SHORT PROBLEM —
Filter the items below down to the lines that contain the word "nucleus", and copy each of those lines. Match case exactly.

EXERCISE INPUTS —
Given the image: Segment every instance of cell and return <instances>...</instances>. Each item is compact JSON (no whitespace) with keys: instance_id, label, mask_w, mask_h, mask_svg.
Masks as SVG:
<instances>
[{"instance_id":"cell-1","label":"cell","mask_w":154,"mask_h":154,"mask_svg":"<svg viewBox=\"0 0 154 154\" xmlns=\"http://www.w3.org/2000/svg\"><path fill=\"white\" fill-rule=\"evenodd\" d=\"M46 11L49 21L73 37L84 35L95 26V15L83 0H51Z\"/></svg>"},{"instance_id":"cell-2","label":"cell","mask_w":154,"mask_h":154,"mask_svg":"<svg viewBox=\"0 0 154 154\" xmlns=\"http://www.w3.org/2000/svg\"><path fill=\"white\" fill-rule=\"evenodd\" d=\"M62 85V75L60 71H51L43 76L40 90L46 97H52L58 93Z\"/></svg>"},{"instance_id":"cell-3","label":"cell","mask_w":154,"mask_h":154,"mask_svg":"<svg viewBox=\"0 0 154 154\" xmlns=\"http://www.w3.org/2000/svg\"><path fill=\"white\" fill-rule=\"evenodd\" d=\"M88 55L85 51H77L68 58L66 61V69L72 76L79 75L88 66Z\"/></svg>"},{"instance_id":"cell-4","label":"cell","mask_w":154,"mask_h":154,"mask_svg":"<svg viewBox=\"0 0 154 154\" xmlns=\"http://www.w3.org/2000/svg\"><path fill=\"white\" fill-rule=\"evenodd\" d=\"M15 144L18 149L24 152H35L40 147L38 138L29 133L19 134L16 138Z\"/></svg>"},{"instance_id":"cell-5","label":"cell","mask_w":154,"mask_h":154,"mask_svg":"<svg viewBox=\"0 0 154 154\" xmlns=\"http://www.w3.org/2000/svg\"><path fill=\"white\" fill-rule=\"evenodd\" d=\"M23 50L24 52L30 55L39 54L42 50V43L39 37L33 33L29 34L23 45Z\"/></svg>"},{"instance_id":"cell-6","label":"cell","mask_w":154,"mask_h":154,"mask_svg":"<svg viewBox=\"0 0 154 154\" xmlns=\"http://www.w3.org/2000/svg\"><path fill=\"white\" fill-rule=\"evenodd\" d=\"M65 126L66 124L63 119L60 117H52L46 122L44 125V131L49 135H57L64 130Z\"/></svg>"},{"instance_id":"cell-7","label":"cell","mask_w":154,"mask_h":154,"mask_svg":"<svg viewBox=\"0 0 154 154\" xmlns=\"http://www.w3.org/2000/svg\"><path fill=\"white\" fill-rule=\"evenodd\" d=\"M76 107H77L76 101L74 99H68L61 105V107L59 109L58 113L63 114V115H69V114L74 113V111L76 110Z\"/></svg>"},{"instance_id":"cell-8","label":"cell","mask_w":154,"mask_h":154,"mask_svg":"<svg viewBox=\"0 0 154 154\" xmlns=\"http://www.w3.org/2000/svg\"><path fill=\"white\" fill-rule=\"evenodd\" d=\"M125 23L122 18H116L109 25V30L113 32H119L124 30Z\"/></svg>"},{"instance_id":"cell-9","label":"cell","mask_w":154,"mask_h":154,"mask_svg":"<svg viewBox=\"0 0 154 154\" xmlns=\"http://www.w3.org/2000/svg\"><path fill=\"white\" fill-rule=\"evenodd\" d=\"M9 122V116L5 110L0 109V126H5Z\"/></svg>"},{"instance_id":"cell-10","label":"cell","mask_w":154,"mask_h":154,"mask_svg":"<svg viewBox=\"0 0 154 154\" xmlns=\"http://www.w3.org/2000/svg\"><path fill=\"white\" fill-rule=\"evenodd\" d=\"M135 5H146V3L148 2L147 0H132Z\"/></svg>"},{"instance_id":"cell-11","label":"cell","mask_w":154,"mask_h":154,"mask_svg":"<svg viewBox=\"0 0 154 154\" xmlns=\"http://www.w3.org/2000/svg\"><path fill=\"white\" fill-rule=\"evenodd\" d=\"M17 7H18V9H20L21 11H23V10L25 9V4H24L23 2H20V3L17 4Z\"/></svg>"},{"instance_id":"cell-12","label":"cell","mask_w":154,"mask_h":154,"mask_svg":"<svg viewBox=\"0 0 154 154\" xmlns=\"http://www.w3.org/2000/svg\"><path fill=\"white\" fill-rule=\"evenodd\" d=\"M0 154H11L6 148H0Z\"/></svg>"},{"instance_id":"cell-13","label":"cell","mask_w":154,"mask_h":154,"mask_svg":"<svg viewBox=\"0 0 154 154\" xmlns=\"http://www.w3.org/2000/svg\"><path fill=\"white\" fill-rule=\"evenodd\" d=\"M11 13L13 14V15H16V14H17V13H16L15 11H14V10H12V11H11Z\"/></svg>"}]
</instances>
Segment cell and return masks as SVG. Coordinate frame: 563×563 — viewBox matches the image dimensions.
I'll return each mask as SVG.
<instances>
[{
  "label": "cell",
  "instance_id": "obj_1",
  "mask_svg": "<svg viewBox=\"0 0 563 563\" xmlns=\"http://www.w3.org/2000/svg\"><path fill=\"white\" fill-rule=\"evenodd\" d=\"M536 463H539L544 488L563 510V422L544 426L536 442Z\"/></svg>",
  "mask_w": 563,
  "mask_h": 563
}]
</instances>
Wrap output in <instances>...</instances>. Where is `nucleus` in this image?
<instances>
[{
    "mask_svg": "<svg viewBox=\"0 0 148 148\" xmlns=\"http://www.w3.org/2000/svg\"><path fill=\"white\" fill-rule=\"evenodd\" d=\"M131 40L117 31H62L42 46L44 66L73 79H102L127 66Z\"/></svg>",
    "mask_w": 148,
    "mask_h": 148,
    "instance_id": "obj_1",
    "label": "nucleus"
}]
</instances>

ANSWER —
Wrap output in <instances>...</instances>. Where is `nucleus` in this image?
    "label": "nucleus"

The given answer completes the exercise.